Exercise description:
Your reply must consist of the data below, reproduced character for character.

╭─ Input material

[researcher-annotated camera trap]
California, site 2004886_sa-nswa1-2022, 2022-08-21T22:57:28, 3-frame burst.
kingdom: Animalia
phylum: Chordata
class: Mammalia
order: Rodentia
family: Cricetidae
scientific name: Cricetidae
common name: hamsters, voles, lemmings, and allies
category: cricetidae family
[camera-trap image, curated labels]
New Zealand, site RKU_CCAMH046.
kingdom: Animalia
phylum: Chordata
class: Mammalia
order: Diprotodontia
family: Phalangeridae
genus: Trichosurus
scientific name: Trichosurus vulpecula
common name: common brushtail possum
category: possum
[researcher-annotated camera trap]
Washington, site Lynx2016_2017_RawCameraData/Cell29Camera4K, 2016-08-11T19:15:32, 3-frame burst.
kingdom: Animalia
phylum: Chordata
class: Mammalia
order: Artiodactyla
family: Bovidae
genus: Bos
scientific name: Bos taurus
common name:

╰─

Problem solution:
[researcher-annotated camera trap]
California, site 2004886_sa-nswa1-2022, 2022-08-21T22:57:28, 3-frame burst.
kingdom: Animalia
phylum: Chordata
class: Mammalia
order: Rodentia
family: Cricetidae
scientific name: Cricetidae
common name: hamsters, voles, lemmings, and allies
category: cricetidae family
[camera-trap image, curated labels]
New Zealand, site RKU_CCAMH046.
kingdom: Animalia
phylum: Chordata
class: Mammalia
order: Diprotodontia
family: Phalangeridae
genus: Trichosurus
scientific name: Trichosurus vulpecula
common name: common brushtail possum
category: possum
[researcher-annotated camera trap]
Washington, site Lynx2016_2017_RawCameraData/Cell29Camera4K, 2016-08-11T19:15:32, 3-frame burst.
kingdom: Animalia
phylum: Chordata
class: Mammalia
order: Artiodactyla
family: Bovidae
genus: Bos
scientific name: Bos taurus
common name:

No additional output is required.